Synod: Shut away in a building? by Jane Andrews
Every Sunday morning, as soon as I turn on my car, I receive a notification from my phone’s Maps: ‘___ minutes to Robina Anglican Church’. Depending on the traffic and how long I overslept, this can be cause for concern or turn into a debate as to whether I can slip through Starbucks on the way to church. This notification on my phone is also illustrative of a concept found in the Archbishop’s Presidential Address to Synod. In this Address, he said:
“In his book Imagining Mission, Jonny Baker asks, “what [would] church look like if we assumed that presence in the community meant participating in life rather than being shut away in a building?””
Before COVID, I would have told you that church was in the same building every week. I always knew where I would park my car and where I would sit. When the pandemic hit, I went online as most people did. I enjoyed sending the small love hearts over the livestream and sending comments. Once it was safe, I came back to a physical building. For me, the church has an address.
There were two concepts at Synod about church being in a building, both in a physical and metaphorical sense.

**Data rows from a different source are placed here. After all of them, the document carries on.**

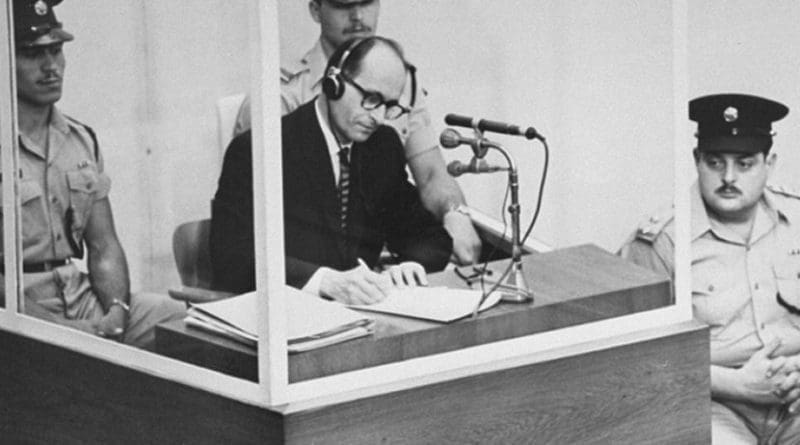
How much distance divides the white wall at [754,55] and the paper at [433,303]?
1.67 metres

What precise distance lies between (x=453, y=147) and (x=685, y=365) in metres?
0.84

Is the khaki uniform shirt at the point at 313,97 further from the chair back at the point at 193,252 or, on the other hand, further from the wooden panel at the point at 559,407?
the wooden panel at the point at 559,407

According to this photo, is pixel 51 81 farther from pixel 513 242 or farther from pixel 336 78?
pixel 513 242

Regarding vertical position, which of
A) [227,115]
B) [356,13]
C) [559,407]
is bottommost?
[559,407]

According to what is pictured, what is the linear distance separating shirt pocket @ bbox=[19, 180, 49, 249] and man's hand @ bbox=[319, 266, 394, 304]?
0.92 metres

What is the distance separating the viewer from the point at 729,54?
5.40 metres

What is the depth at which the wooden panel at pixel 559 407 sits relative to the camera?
12.2 feet

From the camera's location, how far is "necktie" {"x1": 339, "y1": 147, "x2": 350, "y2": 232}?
3.91 m

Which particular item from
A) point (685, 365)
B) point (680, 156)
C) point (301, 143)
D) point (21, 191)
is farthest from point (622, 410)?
point (21, 191)

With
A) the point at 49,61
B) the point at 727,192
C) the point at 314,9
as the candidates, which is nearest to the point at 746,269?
the point at 727,192

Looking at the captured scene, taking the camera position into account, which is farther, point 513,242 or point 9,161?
point 9,161

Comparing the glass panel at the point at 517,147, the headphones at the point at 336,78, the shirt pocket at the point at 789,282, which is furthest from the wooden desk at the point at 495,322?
the shirt pocket at the point at 789,282

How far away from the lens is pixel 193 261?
153 inches

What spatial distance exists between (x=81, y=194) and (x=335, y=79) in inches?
31.4
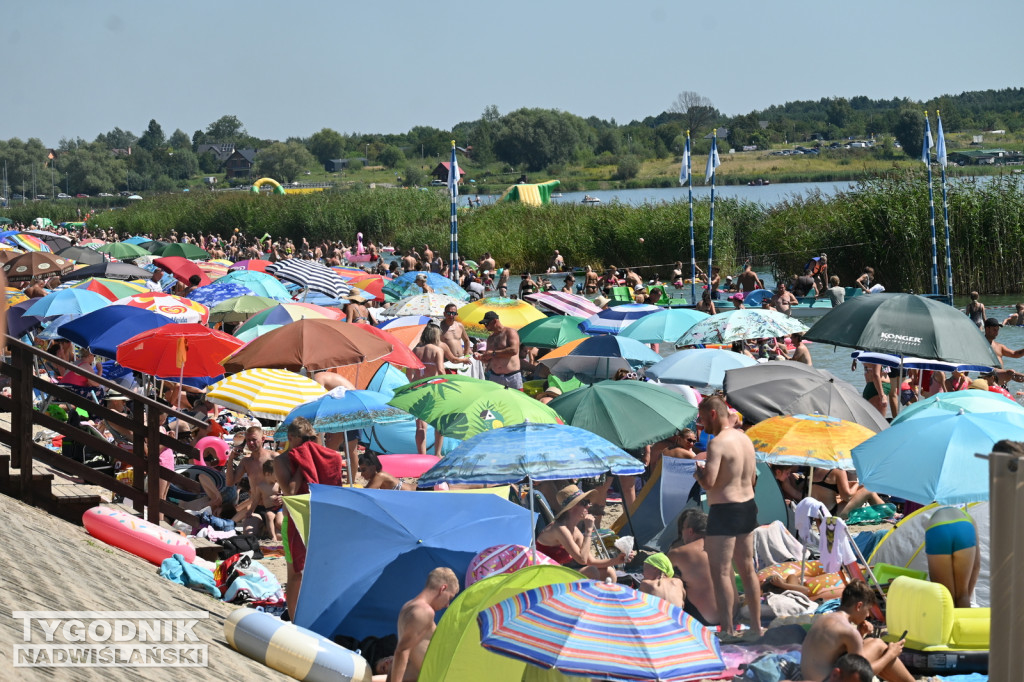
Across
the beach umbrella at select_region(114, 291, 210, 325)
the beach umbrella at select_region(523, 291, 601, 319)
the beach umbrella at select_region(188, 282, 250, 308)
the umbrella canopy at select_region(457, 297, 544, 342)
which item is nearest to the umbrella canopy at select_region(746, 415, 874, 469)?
the umbrella canopy at select_region(457, 297, 544, 342)

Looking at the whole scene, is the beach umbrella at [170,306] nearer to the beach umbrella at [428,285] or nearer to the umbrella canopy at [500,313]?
the umbrella canopy at [500,313]

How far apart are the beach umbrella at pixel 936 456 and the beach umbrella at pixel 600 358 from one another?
425 centimetres

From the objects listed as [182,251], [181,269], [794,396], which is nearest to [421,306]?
[794,396]

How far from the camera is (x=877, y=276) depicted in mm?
27922

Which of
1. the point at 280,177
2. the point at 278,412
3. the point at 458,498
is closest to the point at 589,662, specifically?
the point at 458,498

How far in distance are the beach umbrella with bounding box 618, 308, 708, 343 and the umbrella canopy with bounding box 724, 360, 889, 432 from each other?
3.61 metres

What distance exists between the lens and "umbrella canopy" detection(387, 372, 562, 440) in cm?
834

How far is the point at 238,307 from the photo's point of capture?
50.2ft

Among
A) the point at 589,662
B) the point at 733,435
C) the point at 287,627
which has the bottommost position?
the point at 287,627

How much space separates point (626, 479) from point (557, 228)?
95.2ft

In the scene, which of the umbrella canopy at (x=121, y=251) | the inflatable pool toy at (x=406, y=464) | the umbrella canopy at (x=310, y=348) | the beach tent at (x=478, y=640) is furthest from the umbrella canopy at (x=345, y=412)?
the umbrella canopy at (x=121, y=251)

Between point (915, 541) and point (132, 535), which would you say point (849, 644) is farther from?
point (132, 535)

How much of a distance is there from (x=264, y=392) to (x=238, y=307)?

Firstly, the Canons Interpretation Canon Amendment Canon was proposed to define the definition of ‘accustomed worshipper’ to include worshippers that attend church via the use of technology. As part of this debate, we heard stories of people committed to their faith and church, but could not attend her church. Some people lived far away from the church they worship at, but still contribute to the live of their church. Some people have sensory needs that mean church may not always be accessible to them. Some people may just prefer to attend online, or watch it later in the day.
What matters to these people is not the building itself, but participating in life together. We are a community, first and foremost, and all should be included in it. I hope as we continue to grow our online community that we might find our church to be more than just a building, or a livestream, but rather our own community. In particular, I found the opportunity to meet our other Synod representatives from the Southern Gold Coast region to be an opportunity for greater collaboration. 
Secondly, our church, or Synod, does not operate in a vacuum. At times, it can feel as if the four walls of Churchie’s impressive halls can be where debate can live and die. As if that weekend, we can take a stand on certain issues, only for them to fade into the background until the next Synod.
This Synod, we gave a formal apology to LGBTIQA+ people. The full text of the motion can be found here. This is an important step, and one that the Synod did not take lightly. As the Archbishop noted in his address, “an apology is a commitment to change, and there is more work to be done as we think through what practical actions we might undertake as we live into the apology”.
For that weekend, it can feel like the decisions and statements we make will never leave that building, or will never make a difference. We can feel shut away from the ‘real’ world. After this Synod, I hope to have stepped out of those halls with a greater appreciation that we cannot be a church shut away in a building.